Si pudiera explicarte con caricias todo lo que me gustaría que supieras hoy, me faltarían noches para desvelarnos en tu cama. Y aun así, si me lo pides, no dudaría en pasarme todas las noches de mi existencia recorriendo tu piel. Porque es como volver a casa después de un largo viaje; un calor que reconforta y vuelve adicto hasta al más puritano de los seres.
Pero en realidad no es algo que pueda hacerte saber con caricias, ni siquiera así. Y las palabras se me vuelven a quedar cortas, me saben a poco. No hay diccionario que recoja todo esto. No puede existir. Nada conseguiría asemejarse siquiera. Llevo mucho tiempo dándole vueltas, tratando de hallar el modo de decirte tantas, tantas cosas. Contarte lo que esto me provoca. Cómo me hace sentir viva, cómo me mata lentamente. La terrible agridulce e irónica contradicción en la que nos hemos convertido. Esta vez, voy a serte del todo sincera. Confieso que, al escribir esto, no solo deseo que pudiera contártelo. También busco deshacerme, un poco, de toda esta carga. Tengo la esperanza de que al convertirlo en palabras logre liberarme de ello, aunque solo sea durante un momento, un efímero instante que me permita tomar aire para poder enfrentarme a lo que está por venir.
No te aceptaré preguntas al respecto, por miedo a descubrir que no tengo ni una sola respuesta para ellas. Creo que ya me he preguntado demasiadas cosas yo misma durante todo este tiempo, sin éxito.

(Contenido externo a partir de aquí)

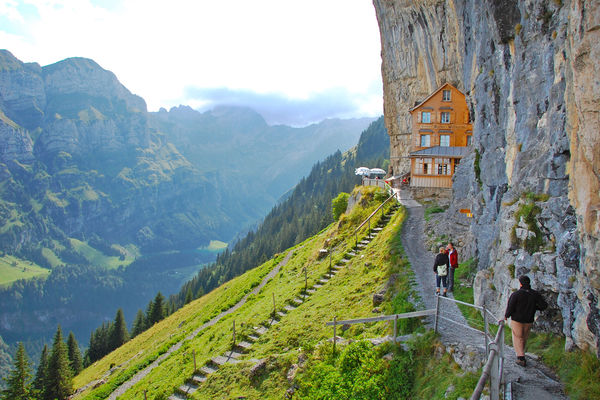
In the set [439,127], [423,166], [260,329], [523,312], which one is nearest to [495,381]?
[523,312]

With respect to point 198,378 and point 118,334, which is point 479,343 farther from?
point 118,334

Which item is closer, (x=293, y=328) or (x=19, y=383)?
(x=293, y=328)

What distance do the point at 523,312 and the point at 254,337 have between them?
17139 mm

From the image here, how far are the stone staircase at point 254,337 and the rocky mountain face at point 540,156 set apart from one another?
10168 mm

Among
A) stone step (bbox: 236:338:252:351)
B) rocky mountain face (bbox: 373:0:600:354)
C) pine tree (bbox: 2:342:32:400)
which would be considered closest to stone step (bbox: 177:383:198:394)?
stone step (bbox: 236:338:252:351)

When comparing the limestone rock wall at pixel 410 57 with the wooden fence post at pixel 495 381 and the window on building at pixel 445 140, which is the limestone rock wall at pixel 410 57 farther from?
the wooden fence post at pixel 495 381

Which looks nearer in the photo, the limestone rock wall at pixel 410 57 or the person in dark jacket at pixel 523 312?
the person in dark jacket at pixel 523 312

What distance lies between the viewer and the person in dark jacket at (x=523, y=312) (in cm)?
1087

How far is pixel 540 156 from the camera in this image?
1413 centimetres

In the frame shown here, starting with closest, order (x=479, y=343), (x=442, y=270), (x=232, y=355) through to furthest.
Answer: (x=479, y=343)
(x=442, y=270)
(x=232, y=355)

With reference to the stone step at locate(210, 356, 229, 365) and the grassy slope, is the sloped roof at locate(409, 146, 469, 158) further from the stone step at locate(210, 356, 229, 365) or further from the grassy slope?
the stone step at locate(210, 356, 229, 365)

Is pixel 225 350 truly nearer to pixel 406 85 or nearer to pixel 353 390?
pixel 353 390

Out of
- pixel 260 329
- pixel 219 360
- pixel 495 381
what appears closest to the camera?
pixel 495 381

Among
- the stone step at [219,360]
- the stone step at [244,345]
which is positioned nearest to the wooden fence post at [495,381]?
the stone step at [244,345]
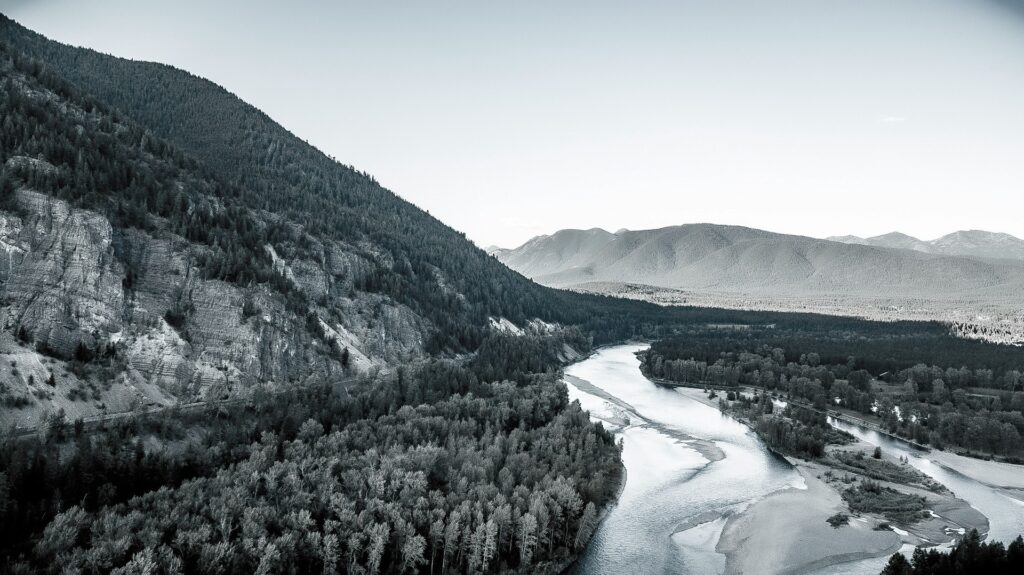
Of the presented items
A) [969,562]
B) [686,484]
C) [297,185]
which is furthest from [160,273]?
[969,562]

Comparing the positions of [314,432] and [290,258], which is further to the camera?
[290,258]

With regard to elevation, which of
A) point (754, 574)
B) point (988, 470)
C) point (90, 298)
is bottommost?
point (754, 574)

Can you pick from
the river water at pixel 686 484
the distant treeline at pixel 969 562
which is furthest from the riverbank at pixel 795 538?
the distant treeline at pixel 969 562

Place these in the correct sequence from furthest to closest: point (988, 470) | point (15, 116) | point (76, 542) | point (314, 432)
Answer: point (15, 116), point (988, 470), point (314, 432), point (76, 542)

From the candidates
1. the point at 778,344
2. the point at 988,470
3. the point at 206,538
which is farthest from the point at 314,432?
the point at 778,344

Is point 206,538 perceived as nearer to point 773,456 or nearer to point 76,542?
point 76,542

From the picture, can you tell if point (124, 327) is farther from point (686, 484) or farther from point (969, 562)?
point (969, 562)

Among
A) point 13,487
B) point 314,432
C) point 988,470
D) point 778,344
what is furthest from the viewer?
point 778,344
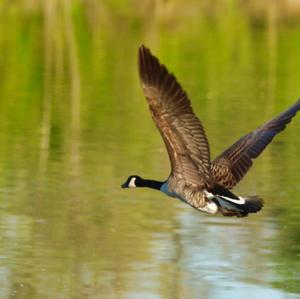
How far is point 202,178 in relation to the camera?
1048 cm

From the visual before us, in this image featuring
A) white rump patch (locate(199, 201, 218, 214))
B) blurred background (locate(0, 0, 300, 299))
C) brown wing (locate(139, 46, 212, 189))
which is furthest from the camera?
blurred background (locate(0, 0, 300, 299))

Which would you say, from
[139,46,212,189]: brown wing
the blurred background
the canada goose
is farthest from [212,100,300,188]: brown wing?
the blurred background

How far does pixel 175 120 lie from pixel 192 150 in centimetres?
37

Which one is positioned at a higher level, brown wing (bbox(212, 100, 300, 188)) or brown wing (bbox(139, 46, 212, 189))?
brown wing (bbox(139, 46, 212, 189))

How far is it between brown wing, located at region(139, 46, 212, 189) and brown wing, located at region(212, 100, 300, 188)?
784mm

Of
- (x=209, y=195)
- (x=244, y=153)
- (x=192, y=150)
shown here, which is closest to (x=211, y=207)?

Y después de dar esta bocanada de aire que no es más que otro estúpido placebo, bajo la voz para contaros que es mi entrada número ciento cincuenta, que se dice pronto. Mil millones de gracias a todos los que alguna vez acabaron en esta locura de blog y se entretuvieron leyendo alguna de mis entradas. Ha sido todo un placer, aunque haya sido de forma fugaz, entrar en vuestra mente.